**WORK INSTRUCTIONS**. Read the data and repeat it in full, exactly.

**DATA FOR THIS EXERCISE**.
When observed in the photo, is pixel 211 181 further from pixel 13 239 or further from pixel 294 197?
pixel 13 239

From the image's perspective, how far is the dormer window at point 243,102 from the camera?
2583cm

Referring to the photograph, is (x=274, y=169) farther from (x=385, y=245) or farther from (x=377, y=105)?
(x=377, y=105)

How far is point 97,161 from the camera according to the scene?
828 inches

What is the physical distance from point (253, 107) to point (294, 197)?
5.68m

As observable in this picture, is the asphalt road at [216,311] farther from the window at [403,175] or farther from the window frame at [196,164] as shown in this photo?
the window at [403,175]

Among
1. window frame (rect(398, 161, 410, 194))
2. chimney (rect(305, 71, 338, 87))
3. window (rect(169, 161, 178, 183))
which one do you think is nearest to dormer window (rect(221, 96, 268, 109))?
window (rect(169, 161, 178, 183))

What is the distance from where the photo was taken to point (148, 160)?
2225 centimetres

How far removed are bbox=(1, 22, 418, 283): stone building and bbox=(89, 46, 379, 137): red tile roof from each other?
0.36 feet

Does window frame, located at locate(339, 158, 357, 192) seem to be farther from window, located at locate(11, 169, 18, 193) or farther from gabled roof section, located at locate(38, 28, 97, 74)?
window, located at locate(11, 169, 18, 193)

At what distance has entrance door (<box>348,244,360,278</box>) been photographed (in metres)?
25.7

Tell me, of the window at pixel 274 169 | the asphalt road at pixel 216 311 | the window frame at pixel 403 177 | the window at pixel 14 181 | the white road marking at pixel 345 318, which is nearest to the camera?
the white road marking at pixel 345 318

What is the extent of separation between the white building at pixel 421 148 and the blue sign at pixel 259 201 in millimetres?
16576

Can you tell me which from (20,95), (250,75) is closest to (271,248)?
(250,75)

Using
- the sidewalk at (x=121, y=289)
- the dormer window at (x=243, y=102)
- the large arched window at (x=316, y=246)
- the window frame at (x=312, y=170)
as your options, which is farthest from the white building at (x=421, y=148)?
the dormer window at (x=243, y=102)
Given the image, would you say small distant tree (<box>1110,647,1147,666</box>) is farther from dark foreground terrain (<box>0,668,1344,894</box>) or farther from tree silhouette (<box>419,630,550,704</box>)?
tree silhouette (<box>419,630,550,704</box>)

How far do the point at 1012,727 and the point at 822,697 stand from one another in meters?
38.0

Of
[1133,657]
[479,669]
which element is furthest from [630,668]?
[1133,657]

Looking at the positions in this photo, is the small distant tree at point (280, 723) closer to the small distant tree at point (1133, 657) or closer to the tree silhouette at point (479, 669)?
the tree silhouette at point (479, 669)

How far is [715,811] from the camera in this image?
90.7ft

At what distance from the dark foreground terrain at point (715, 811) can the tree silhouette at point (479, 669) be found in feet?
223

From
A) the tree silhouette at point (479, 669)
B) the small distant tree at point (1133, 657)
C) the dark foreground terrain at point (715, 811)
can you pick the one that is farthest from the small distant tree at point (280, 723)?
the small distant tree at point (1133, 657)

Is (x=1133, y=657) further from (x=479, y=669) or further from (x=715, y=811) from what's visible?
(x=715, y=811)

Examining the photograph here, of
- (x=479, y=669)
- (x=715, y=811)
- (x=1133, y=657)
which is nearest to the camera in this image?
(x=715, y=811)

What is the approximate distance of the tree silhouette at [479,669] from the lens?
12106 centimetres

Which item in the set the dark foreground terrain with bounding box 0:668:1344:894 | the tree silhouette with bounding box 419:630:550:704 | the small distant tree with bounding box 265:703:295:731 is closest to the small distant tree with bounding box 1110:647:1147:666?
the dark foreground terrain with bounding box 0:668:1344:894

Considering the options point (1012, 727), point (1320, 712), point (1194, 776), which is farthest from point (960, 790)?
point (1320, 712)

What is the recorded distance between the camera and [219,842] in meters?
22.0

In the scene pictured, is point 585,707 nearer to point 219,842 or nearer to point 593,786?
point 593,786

**EXERCISE RESULT**.
When observed in the photo, is pixel 211 181 further from pixel 13 239 or further from pixel 294 197?
pixel 13 239

From the image's perspective, how far is the dormer window at point 243,102 from the camera?
2583cm

Referring to the photograph, is (x=274, y=169) farther from (x=385, y=245) or farther from (x=377, y=105)?
(x=377, y=105)

How far is point 97,161 from the camera according to the scene?
828 inches

What is the physical distance from point (253, 107) to point (294, 197)?
5.68m

As observable in this picture, is the asphalt road at [216,311] farther from the window at [403,175] or farther from the window frame at [196,164] as shown in this photo?
the window at [403,175]

Among
1. window frame (rect(398, 161, 410, 194))
2. chimney (rect(305, 71, 338, 87))
3. window (rect(169, 161, 178, 183))
which one do you think is nearest to dormer window (rect(221, 96, 268, 109))?
window (rect(169, 161, 178, 183))

What is the distance from where the photo was taken to point (148, 160)?
2225 centimetres

How far removed are bbox=(1, 22, 418, 283): stone building and bbox=(89, 46, 379, 137): red tile roof from each other?
0.36 feet

Does window frame, located at locate(339, 158, 357, 192) seem to be farther from window, located at locate(11, 169, 18, 193) or farther from gabled roof section, located at locate(38, 28, 97, 74)?
window, located at locate(11, 169, 18, 193)

At what distance has entrance door (<box>348,244,360,278</box>) been photographed (in metres)?
25.7

Tell me, of the window at pixel 274 169 | the asphalt road at pixel 216 311 | the window frame at pixel 403 177 | the window at pixel 14 181 | the white road marking at pixel 345 318, which is nearest to the camera?
the white road marking at pixel 345 318

What is the extent of separation between the white building at pixel 421 148 and the blue sign at pixel 259 201 in millimetres?
16576

Can you tell me which from (20,95), (250,75) is closest to (271,248)?
(250,75)

Using
- the sidewalk at (x=121, y=289)
- the dormer window at (x=243, y=102)
- the large arched window at (x=316, y=246)
- the window frame at (x=312, y=170)
as your options, which is farthest from the white building at (x=421, y=148)?
the dormer window at (x=243, y=102)
Given the image, would you say small distant tree (<box>1110,647,1147,666</box>) is farther from dark foreground terrain (<box>0,668,1344,894</box>) or farther from tree silhouette (<box>419,630,550,704</box>)?
tree silhouette (<box>419,630,550,704</box>)

How far do the point at 1012,727 and the point at 822,697 stand from one another in meters?
38.0

Of
[1133,657]
[479,669]
which element is furthest from [630,668]?
[1133,657]

Looking at the positions in this photo, is the small distant tree at point (280, 723) closer to the small distant tree at point (1133, 657) or closer to the tree silhouette at point (479, 669)?
the tree silhouette at point (479, 669)

How far is [715,811] from the camera in this image?
90.7ft

At what distance from the dark foreground terrain at point (715, 811) can the tree silhouette at point (479, 669) be found in feet?
223

From
A) the tree silhouette at point (479, 669)
B) the small distant tree at point (1133, 657)
C) the dark foreground terrain at point (715, 811)
can you pick the one that is farthest from the small distant tree at point (280, 723)?
the small distant tree at point (1133, 657)

Is (x=1133, y=657) further from (x=479, y=669) or further from (x=715, y=811) from what's visible?
(x=715, y=811)

Examining the photograph here, of
- (x=479, y=669)
- (x=715, y=811)
- (x=1133, y=657)
which is nearest to the camera in this image?
(x=715, y=811)

What is the approximate distance of the tree silhouette at [479,669] from the lens?
12106 centimetres

Which item in the set the dark foreground terrain with bounding box 0:668:1344:894 | the tree silhouette with bounding box 419:630:550:704 | the small distant tree with bounding box 265:703:295:731 is closest to the small distant tree with bounding box 1110:647:1147:666?
the dark foreground terrain with bounding box 0:668:1344:894

Considering the options point (1012, 727), point (1320, 712), point (1194, 776), which is farthest from point (960, 790)?
point (1320, 712)

What is the recorded distance between the camera and [219,842] in meters?
22.0

In the scene pictured, is point 585,707 nearer to point 219,842 or nearer to point 593,786?
point 593,786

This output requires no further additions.